Forex trading 24-hour system… ‘Drain’ widens, but ‘breakwater’ lowers
Translated from Korean, summarized and contextualized by DistantNews.
At a glance
- South Korea's foreign exchange market will operate 24 hours a day starting July 6, eliminating the current 7-hour trading gap.
- This move aims to improve convenience for domestic and international investors and reduce transaction costs.
- While expected to increase trading volume and potentially reduce volatility, concerns remain about potential price distortions due to lower liquidity in overnight trading.
Starting July 6, South Korea's foreign exchange market will transition to a 24-hour continuous trading system for the won-dollar, removing the existing 7-hour gap. This significant change follows the introduction of nighttime trading in July 2024 and aims to align the Seoul market with global currency markets that operate around the clock.
We are moving in the same direction as global currencies that are based on 24-hour trading.
The primary goals of this extended trading period are to enhance convenience for domestic and international investors, as well as for import-export businesses, and to reduce overall transaction costs. Market participants anticipate increased accessibility for foreign investors and a gradual rise in trading volume. The Seoul Foreign Exchange Market Operating Council's revision of the "Seoul Foreign Exchange Market Code of Conduct" underpins this transition.
It's different whether the market is open and you choose not to enter, versus the market being closed and you are unable to enter.
Currently, the average daily trading volume in the Seoul foreign exchange market, handled by two main brokers, stands at $17.5 billion in the first half of this year, a notable increase from the previous year. While nighttime trading accounts for 25% of this volume, the expectation is that the 24-hour system will absorb some liquidity from the offshore non-deliverable forward (NDF) market, potentially stabilizing currency fluctuations.

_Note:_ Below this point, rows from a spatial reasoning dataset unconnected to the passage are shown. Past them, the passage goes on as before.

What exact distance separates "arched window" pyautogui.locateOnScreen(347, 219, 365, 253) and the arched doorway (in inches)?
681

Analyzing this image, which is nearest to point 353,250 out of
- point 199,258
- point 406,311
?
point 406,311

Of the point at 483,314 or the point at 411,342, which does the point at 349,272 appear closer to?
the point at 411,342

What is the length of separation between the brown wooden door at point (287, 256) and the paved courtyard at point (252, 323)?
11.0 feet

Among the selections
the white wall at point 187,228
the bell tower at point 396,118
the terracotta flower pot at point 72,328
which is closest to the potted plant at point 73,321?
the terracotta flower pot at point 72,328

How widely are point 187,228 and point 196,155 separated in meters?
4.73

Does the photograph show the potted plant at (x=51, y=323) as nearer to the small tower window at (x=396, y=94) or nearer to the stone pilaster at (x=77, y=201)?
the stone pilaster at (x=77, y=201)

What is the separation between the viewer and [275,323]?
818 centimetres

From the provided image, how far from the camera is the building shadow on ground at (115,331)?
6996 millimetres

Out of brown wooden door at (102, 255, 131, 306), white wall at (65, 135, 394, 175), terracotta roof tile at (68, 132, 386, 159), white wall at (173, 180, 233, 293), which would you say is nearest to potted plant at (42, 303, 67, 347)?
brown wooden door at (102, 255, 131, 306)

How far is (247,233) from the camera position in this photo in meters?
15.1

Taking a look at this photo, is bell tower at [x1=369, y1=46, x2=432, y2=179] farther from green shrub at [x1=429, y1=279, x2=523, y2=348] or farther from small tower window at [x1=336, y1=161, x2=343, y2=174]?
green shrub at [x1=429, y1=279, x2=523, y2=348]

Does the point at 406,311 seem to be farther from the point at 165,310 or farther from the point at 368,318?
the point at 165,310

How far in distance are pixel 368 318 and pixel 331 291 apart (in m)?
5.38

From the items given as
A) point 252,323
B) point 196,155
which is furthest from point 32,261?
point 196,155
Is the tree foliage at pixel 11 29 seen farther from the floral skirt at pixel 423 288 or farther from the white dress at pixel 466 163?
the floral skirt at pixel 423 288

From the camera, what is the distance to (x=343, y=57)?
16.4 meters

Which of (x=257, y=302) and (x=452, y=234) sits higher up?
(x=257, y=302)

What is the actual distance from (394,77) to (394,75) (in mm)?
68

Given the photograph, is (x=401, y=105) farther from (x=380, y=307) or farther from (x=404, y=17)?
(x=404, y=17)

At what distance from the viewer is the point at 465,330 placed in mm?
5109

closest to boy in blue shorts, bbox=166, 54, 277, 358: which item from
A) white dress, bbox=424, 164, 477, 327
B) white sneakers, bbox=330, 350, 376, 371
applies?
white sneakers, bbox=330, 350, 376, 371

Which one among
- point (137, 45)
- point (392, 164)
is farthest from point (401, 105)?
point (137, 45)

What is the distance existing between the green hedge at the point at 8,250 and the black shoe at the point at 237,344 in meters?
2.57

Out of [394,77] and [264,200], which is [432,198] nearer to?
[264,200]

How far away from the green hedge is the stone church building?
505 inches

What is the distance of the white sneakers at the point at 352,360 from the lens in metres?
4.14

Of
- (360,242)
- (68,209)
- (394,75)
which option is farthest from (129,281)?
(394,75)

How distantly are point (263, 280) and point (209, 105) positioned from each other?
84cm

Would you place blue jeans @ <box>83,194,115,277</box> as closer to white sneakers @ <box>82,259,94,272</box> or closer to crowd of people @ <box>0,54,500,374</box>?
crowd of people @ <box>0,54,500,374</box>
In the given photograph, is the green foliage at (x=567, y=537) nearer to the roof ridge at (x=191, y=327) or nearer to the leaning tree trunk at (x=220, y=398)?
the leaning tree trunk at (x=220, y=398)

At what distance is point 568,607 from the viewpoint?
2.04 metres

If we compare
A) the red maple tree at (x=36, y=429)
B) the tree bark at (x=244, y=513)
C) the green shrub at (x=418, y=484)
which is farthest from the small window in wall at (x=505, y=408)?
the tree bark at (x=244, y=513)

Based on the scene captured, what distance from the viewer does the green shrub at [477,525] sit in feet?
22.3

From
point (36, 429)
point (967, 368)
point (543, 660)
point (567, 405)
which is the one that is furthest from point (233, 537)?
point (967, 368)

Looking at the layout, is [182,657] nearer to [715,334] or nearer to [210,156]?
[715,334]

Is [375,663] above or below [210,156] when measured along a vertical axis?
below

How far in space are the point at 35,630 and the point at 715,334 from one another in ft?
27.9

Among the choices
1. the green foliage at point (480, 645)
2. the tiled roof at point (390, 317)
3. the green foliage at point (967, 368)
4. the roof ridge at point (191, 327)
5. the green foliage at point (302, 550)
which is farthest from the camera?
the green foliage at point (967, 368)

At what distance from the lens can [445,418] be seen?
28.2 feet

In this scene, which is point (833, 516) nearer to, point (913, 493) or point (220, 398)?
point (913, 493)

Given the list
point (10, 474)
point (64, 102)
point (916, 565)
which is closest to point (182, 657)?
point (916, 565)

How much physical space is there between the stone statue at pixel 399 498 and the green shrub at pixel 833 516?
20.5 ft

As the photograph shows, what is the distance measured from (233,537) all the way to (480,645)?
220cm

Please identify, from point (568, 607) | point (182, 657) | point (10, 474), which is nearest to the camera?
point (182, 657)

The drain has widened, preventing the morning flood (gap volatility), but the breakwater has lowered, allowing the water inside the harbor to churn in real-time.
Analysts suggest that the extended trading hours will act as a "drain" to absorb shocks from overnight news, preventing sharp, sudden movements when the market opens. However, concerns persist regarding the potential for price distortions during overnight trading due to lower liquidity. Experts emphasize the need for increased overnight liquidity and enhanced real-time monitoring systems to mitigate these risks, as the reduced liquidity could lead to temporary price distortions during periods of market stress.
If overnight liquidity is limited, temporary price distortions may accompany the shock absorption process. Expanding overnight liquidity supply and advancing the real-time monitoring system must proceed in parallel.